Le feu, pâle sentinelle aux braises languissantes,
Murmure en dansant ses humeurs de jadis,
Et le Raconteur, cœur vibrant, vêtu d’ombres errantes,
Verse aux flammes ses récits, âmes qu’il ravit.
À l’entour, villageois, aux regards tremblants d’ombre,
Écoutent la voix claire, où le passé s’égare,
Tandis que le souffle court de la nuit qui succombe
Accroche leurs âmes au théâtre du d’ici-bas.
« Écoutez, » dit-il, « le chant que l’heure convoque,
De l’oubli naît le rêve, et du rêve, l’histoire ;
Chaque instant, tel un grain baigné des cieux d’opaque,
Se mêle au chœur des âges en un unique miroir. »
Ainsi prit-il la parole, et sa voix déploie
Les voiles du temps mort, où flottent les destinées,
D’une maison ancienne gardienne de ses lois,
Peuplée d’ombres d’hier, aux promesses entêtées.
« Il fut, jadis, dans ce foyer, une âme ardente,
Une jeune âme vive au regard couleur de vent.
Éloi, fils des terres, aux pensées vagabondes,
Cherchait en son être un semblant d’avenir.
Pâle étoile filante, errant sur les chemins,
Il goûtait la liberté comme un fruit défendu,
Éprouvant la nature en son bruissement divin,
Tissant de son silence un voile inattendu.
Une nuit, à la veillée, le vieux conteur s’incline,
Lui confiant un secret vêtu de la brume ancienne :
« Le savoir, ô jeune âme, se creuse dans la mine
Des âges oubliés, sous la terre lointaine. »
Il parlait des temps d’or, où l’homme encore naïf,
Écrivait dans l’étoile des songes éclatants.
Ainsi naquit son désir, noble, profond, attentif,
De saisir l’invisible aux sens du firmament.
Mais voici qu’à l’horizon, l’ombre du futur plane,
Sillonnant d’éclairs froids les vastes plaines du monde.
Éloi, inquiet enfant, rêve d’une nouvelle page,
Où s’écrirait à l’encre des destinées plus rondes.

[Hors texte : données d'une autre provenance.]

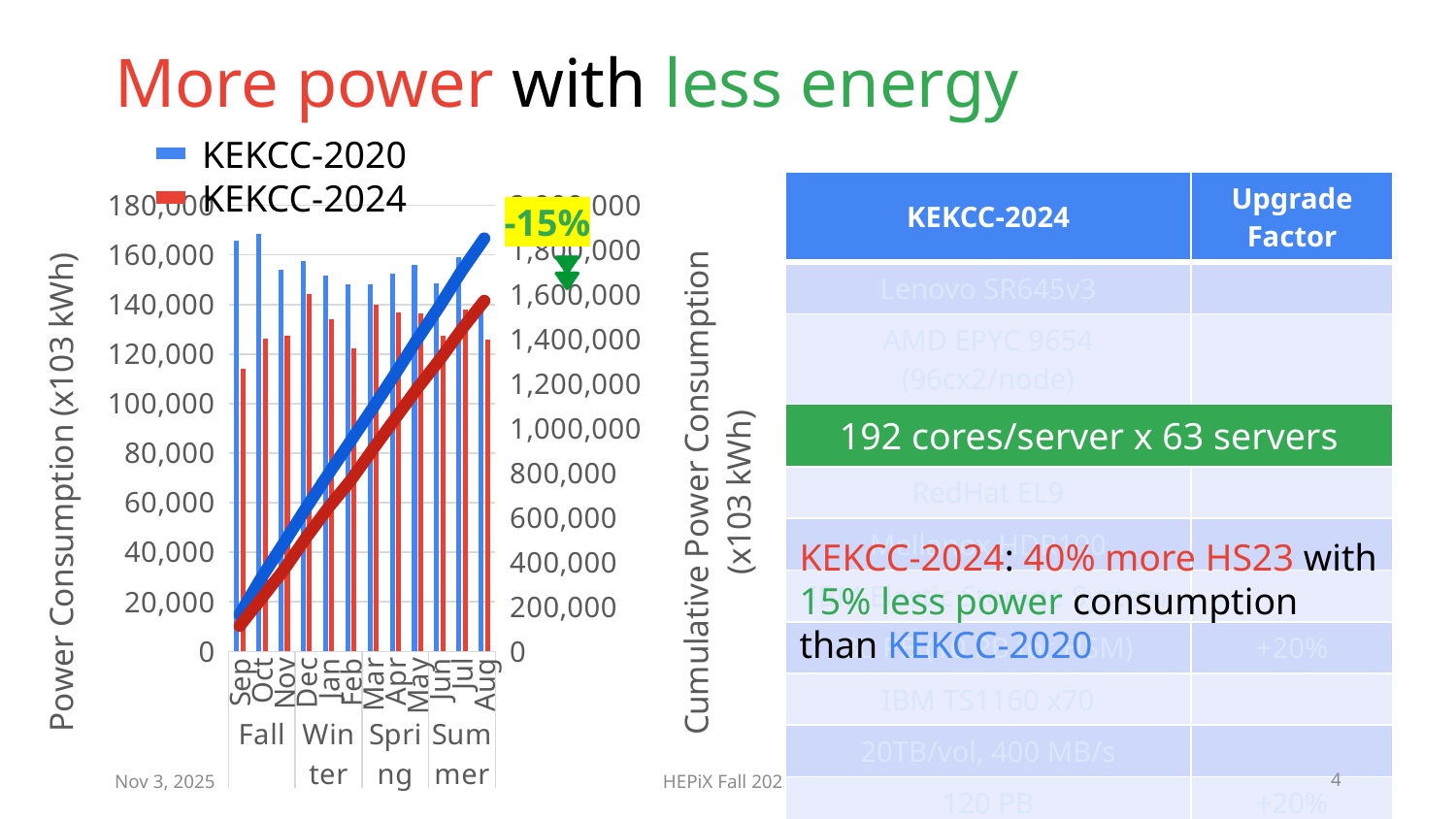
What is the highest tick value shown on the left y axis of the chart? 180,000 Is the KEKCC-2020 value for Oct greater or less than 160,000? greater Do the cumulative power consumption lines rise or fall from Sep to Aug? Rise Is the KEKCC-2024 value for Jan greater or less than 120,000? greater How many series does the chart legend list? 2 Is the KEKCC-2024 value for Sep greater or less than 120,000? less Which series is shown in blue in the chart? KEKCC-2020 In Sep, which series has the larger value, KEKCC-2020 or KEKCC-2024? KEKCC-2020 What kind of chart is used to show the monthly power consumption? Bar chart What are the two series named in the chart legend? KEKCC-2020 and KEKCC-2024 How many months are shown along the x axis of the chart? 12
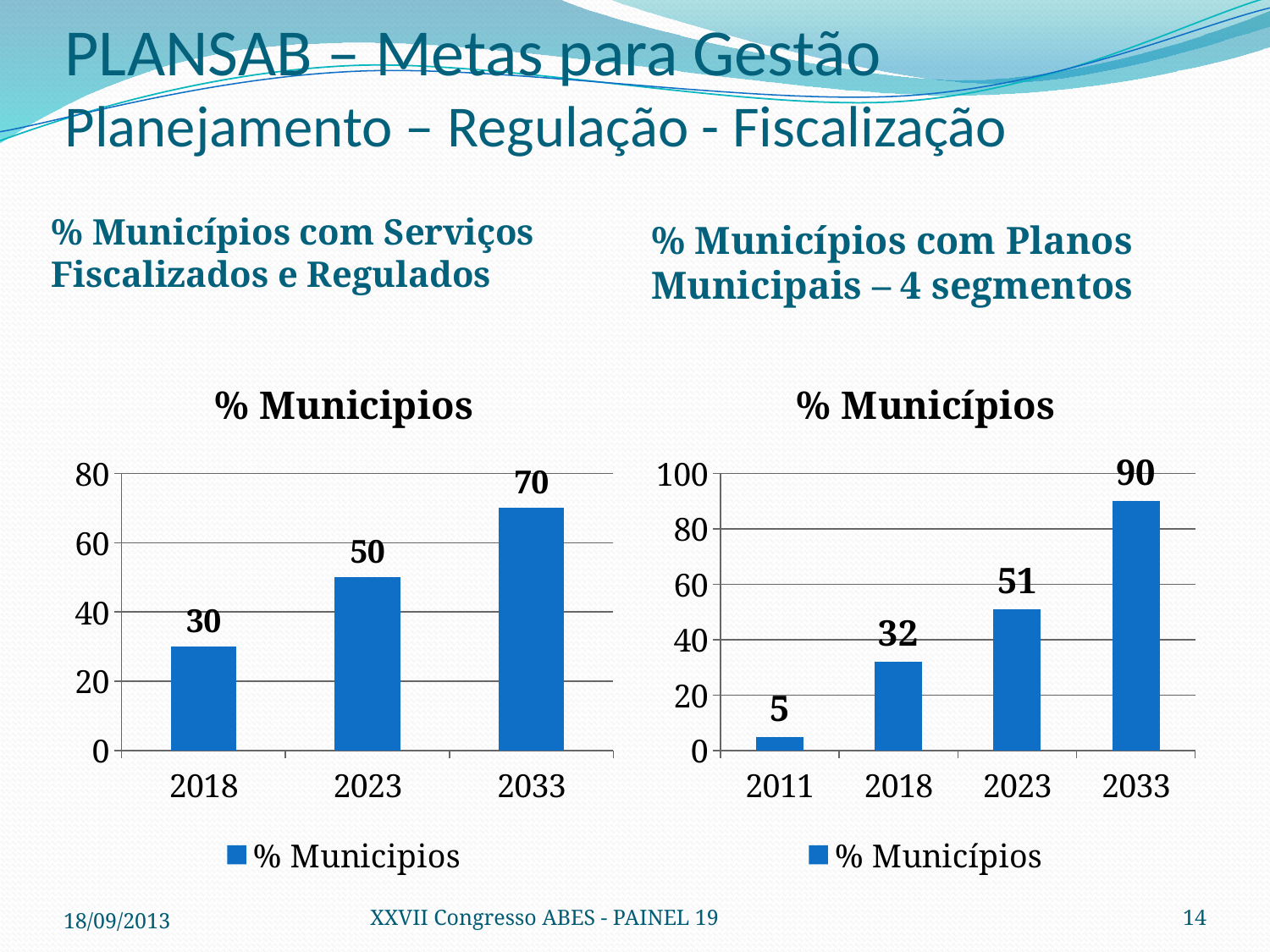
How many years are shown on the x axis of the left chart (% Municípios com Serviços Fiscalizados e Regulados)? 3 In the left chart (% Municípios com Serviços Fiscalizados e Regulados), which year has the highest value? 2033 In the left chart (% Municípios com Serviços Fiscalizados e Regulados), what is the value for 2023? 50 In the left chart (% Municípios com Serviços Fiscalizados e Regulados), what is the difference between the values for 2033 and 2018? 40 In the right chart (% Municípios com Planos Municipais – 4 segmentos), what is the value for 2011? 5 In the right chart (% Municípios com Planos Municipais – 4 segmentos), what is the value for 2023? 51 In the right chart (% Municípios com Planos Municipais – 4 segmentos), which year has the lowest value? 2011 Which is larger: the value for 2023 in the left chart or the value for 2023 in the right chart? The right chart (51) In the right chart (% Municípios com Planos Municipais – 4 segmentos), what is the difference between the values for 2033 and 2023? 39 In the right chart (% Municípios com Planos Municipais – 4 segmentos), do the values rise or fall from 2011 to 2033? Rise How many years are shown on the x axis of the right chart (% Municípios com Planos Municipais – 4 segmentos)? 4 What kind of chart is the left chart (% Municípios com Serviços Fiscalizados e Regulados)? Bar chart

Car chaque aurore porte en elle un miel incertain,
Les échos du passé, les cris encore muets,
Et la voix du présent au tendre cœur humain,
Qui cherche à comprendre l’essence des secrets.

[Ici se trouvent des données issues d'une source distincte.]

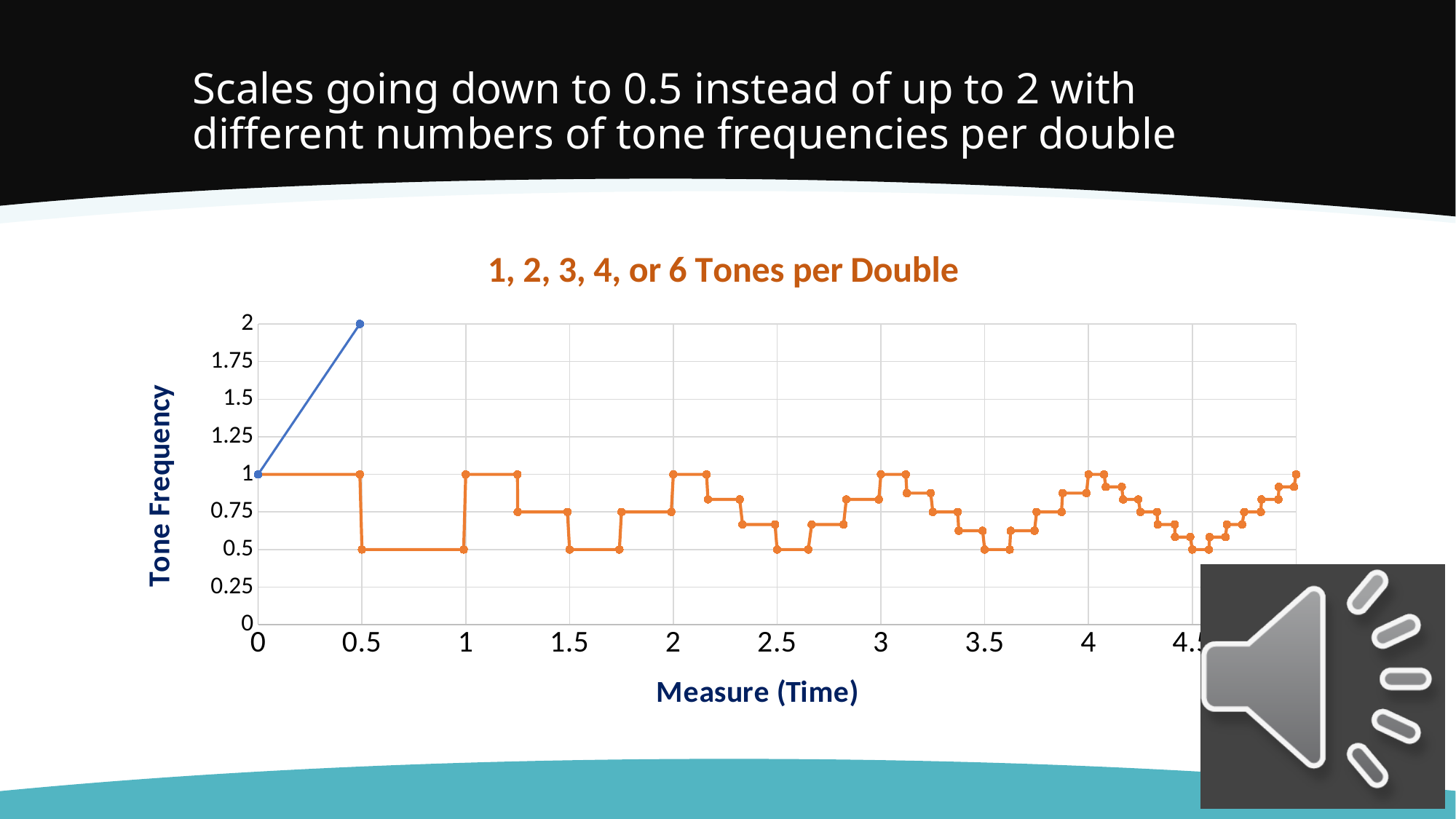
What is the lowest Tone Frequency value reached by the orange line? 0.5 Is the value of the orange line at Measure (Time) 4.5 greater or less than 0.75? less What is the highest Tone Frequency value plotted on the chart? 2 What is the value of the orange line at Measure (Time) 0? 1 What is the title of the chart? 1, 2, 3, 4, or 6 Tones per Double What is the value of the orange line at Measure (Time) 3? 1 Is the value of the orange line at Measure (Time) 2.25 greater or less than 0.75? greater What is the value of the blue line at Measure (Time) 0.5? 2 What is the label of the vertical axis of the chart? Tone Frequency What kind of chart is shown on the slide? Line chart Does the blue line rise or fall between Measure (Time) 0 and 0.5? rise What is the value of the orange line at Measure (Time) 1.5? 0.5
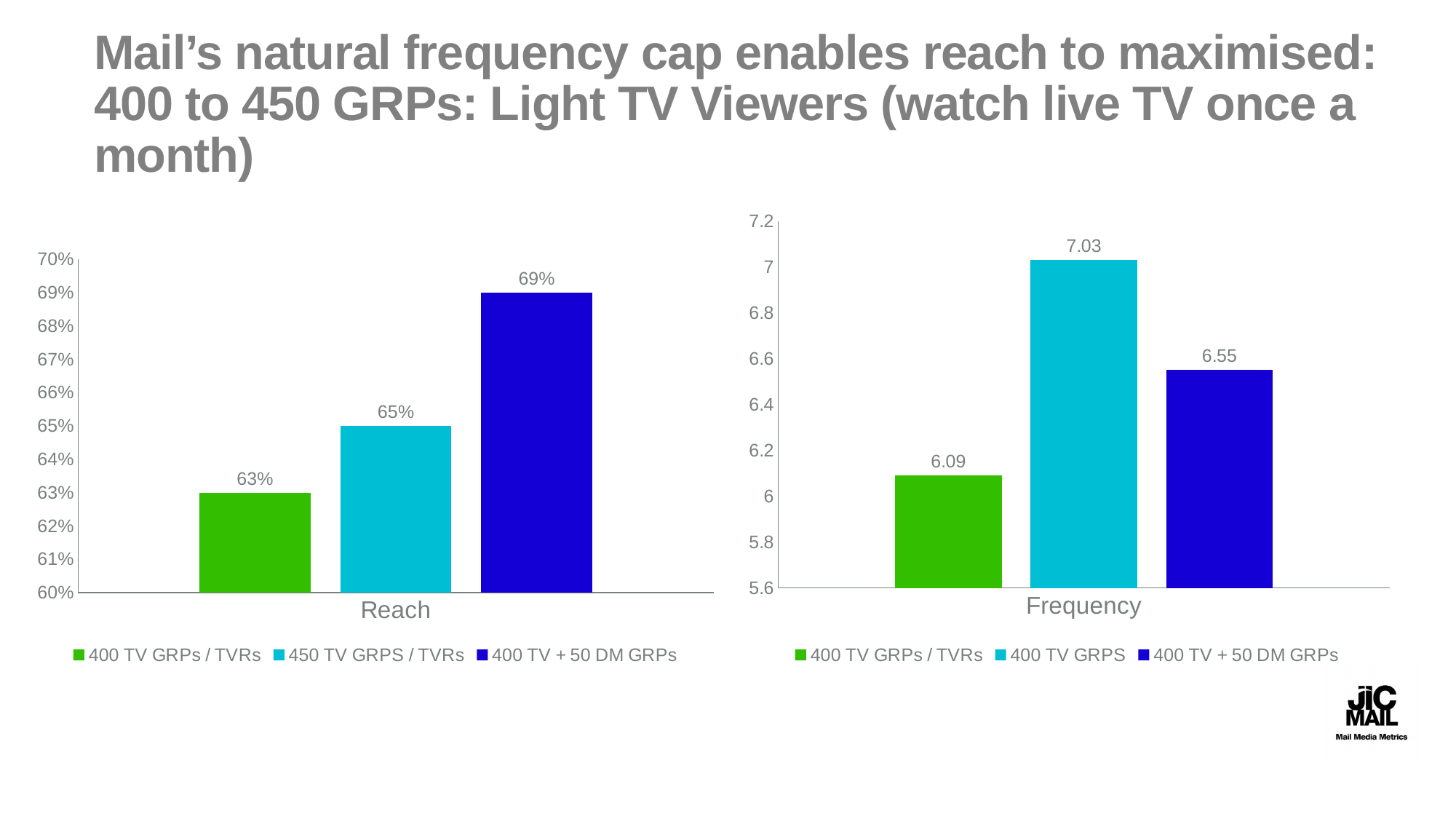
In the Reach chart on the left, what is the value for 400 TV + 50 DM GRPs? 69% In the Frequency chart on the right, what is the value for 400 TV + 50 DM GRPs? 6.55 In the Frequency chart on the right, what is the value for 400 TV GRPS? 7.03 In the Reach chart on the left, what colour is the bar for 450 TV GRPS / TVRs? Cyan (light blue) What kind of chart is the Frequency chart on the right? Bar chart In the Frequency chart on the right, which series has the lowest value? 400 TV GRPs / TVRs In the Reach chart on the left, what is the value for 400 TV GRPs / TVRs? 63% In the Reach chart on the left, what is the difference between the 400 TV + 50 DM GRPs value and the 450 TV GRPS / TVRs value? 4% How many series does the legend of the Reach chart on the left list? 3 In the Frequency chart on the right, what is the difference between the 400 TV GRPS value and the 400 TV GRPs / TVRs value? 0.94 In the Frequency chart on the right, which is larger: 400 TV GRPS or 400 TV + 50 DM GRPs? 400 TV GRPS In the Reach chart on the left, which series has the highest value? 400 TV + 50 DM GRPs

À la veillée, le temps file en douces boucles,
Là où le passé danse avec ce qu’on désire :
Chacun cherche en ses nuits quel chemin le débloque,
Quel flambeau allumer pour guider ses empires.
Ainsi, la grand-mère conte, dans un souffle ancien,
Les jours où les rivières portaient les rêves fous,
Les promesses éperdues d’un monde plus lointain,
Les restes d’un espoir sur des chemins flous.
Le grand-père, lui, sourit, le regard aux étoiles,
Se souvenant des jours où s’écrivait son courage,
Aux carrefours mouvants, aux luttes sans voiles,
Gravant dans l’oubli des temps leur précieux ouvrage.
Puis s’élève le jeune, au front clair et pensif,
Cherchant dans le récit l’écho de son voyage,
Pressentant dans l’air le frisson primitif
D’une vérité nue défiant l’ombre et l’âge.
Tous liés en ce lieu par le souffle et la parole,
La veillée devient pont entre les vies dispersées,
Où chaque voix s’éveille et sur la nuit décolle,
Tissant patiemment les toiles d’éternité.
Mais le Raconteur, las, dans un murmure grave,
Avoue que nul retour ne peut étancher le mal,
Que le temps, ce tyran, de ses vagues sans trêve,
Efface les empreintes des êtres si loyaux.
« Et que reste-t-il, alors, après tant d’espérances,
Sinon ces mots fragiles, ces ombres qui s’entrelacent ?
L’homme, voyageur égaré, cherche en sa révérence
Une étoile, une flamme à son doux caprice. »
Silence. Puis, s’élève un souffle au cœur de la nuit :
Un frôlement, une onde, un écho à voix humaine.
Que demain sera-t-il ? Que le destin instruit ?
Personne ne le sait, mais tous espèrent en peine.
Ainsi finit la veillée, mais non la présence,
Des récits chuchotés au creux des vieilles maisons,
Car l’histoire, éternelle, se nourrit de l’absence,
Et le temps, chaque soir, renaît en frisson.
Ô lecteur, voyageur, qui de l’ombre tu viens,
Trouvera-tu ta paix dans cette trame fragile ?
Ou erreras-tu sans fin parmi les lendemains
Où le rêve s’efface en volutes d’argile ?
Le vent s’insinue aux carreaux, emportant les histoires,
Tandis que dans l’ombre le Raconteur s’incline,
Sous l’auguste ciel noir, symboles illusoires
D’un temps hors de l’heure où s’écrit la routine.
Loin, au-delà du seuil, les murmures se perdent,
Mais le cœur se souvient, et la nuit s’enflamme encore.
Le fil du temps suspendu, jamais ne s’arrête,
Laissant aux âmes les clés du doute et de l’aurore.